• _Short problem 1_:
Can you repeat the part of the feature freeze message from "Andrew Dunstan andrew" up to and including "it right away.", word for word?
• _Short problem 2_:
How would you shorten the paragraph in the feature freeze message that begins "For me this will be complicated" while keeping its main facts?
• _Short problem 3_:
What is the Spanish translation of this sentence from the feature freeze message: "Instead of jumbo patches, one patch per feature would be ideal."

• _Text to read_:
--- start ---

[Plperlng-devel] target July 1!

Andrew Dunstan andrew at dunslane.net
Thu Apr 28 14:10:19 GMT 2005


from Bruce on -hackers:

The current core proposal is to do feature freeze on July 1, with the
understanding that we will be done most of the items above by then and
have the outstanding patches applied.

For me this will be complicated by the fact that I will be away in Australia for the 1st 2 weeks of June, and while I will be in contact I don't expect to be doing much postgres work!

So, I have two questions:
. what features do we have ready to go now? Let's start preparing patches and feeding them upstream right away. Instead of jumbo patches, one patch per feature would be ideal. Any patch should include both a test and documentation - if we need to split those tasks let's get on it right away.
. what else can we get done. Ideally, we should set a target date somewhat before the feature freeze - core doesn't like being hit with unadvertised features at the last minute.

--- end ---

• _Provided material_:
--- start ---

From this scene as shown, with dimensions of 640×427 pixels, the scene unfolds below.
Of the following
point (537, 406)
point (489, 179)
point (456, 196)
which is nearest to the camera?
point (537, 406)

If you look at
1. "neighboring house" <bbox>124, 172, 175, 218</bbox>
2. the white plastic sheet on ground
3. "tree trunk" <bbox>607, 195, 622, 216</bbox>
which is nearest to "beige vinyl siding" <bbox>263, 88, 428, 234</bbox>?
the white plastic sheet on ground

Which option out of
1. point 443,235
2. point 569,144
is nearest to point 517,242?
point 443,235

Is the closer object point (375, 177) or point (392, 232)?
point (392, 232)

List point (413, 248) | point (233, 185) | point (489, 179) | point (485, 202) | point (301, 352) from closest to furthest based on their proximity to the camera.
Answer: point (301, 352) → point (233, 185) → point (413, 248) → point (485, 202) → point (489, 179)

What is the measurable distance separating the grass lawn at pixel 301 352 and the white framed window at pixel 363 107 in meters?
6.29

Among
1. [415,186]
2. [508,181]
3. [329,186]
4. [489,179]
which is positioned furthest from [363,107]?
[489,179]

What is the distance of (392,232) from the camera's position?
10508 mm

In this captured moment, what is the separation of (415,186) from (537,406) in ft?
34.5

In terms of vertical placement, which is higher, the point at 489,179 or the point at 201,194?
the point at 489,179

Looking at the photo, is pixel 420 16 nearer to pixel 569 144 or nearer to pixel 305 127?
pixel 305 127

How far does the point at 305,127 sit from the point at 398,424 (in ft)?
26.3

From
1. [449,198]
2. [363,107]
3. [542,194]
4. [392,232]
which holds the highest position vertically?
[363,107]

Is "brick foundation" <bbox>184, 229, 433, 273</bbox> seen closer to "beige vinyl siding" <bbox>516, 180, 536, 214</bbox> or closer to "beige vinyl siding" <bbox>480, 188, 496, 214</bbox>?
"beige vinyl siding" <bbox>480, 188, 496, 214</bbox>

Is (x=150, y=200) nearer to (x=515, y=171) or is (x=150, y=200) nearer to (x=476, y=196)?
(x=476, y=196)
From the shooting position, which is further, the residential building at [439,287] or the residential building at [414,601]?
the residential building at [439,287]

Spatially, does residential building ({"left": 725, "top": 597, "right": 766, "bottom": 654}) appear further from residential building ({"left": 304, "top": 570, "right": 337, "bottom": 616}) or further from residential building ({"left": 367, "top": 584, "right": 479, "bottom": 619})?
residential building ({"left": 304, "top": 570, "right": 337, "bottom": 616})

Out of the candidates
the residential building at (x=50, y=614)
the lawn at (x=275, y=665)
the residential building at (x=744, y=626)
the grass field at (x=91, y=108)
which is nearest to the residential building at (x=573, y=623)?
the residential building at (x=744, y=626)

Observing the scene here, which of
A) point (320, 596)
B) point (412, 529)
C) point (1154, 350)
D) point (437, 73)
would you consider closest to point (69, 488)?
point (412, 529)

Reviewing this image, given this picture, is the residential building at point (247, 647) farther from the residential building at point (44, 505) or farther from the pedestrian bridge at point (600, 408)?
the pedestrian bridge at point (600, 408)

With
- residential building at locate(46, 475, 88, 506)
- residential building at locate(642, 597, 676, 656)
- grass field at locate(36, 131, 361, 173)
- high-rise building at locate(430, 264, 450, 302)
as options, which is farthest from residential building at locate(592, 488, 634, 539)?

--- end ---

• _Expected output 1_:
Andrew Dunstan andrew at dunslane.net
Thu Apr 28 14:10:19 GMT 2005


from Bruce on -hackers:

The current core proposal is to do feature freeze on July 1, with the
understanding that we will be done most of the items above by then and
have the outstanding patches applied.

For me this will be complicated by the fact that I will be away in Australia for the 1st 2 weeks of June, and while I will be in contact I don't expect to be doing much postgres work!

So, I have two questions:
. what features do we have ready to go now? Let's start preparing patches and feeding them upstream right away. Instead of jumbo patches, one patch per feature would be ideal. Any patch should include both a test and documentation - if we need to split those tasks let's get on it right away.

• _Expected output 2_:
I'll be in Australia for the first two weeks of June. I'll stay in contact but expect to do little postgres work, which will complicate things.

• _Expected output 3_:
En lugar de parches enormes, lo ideal sería un parche por funcionalidad.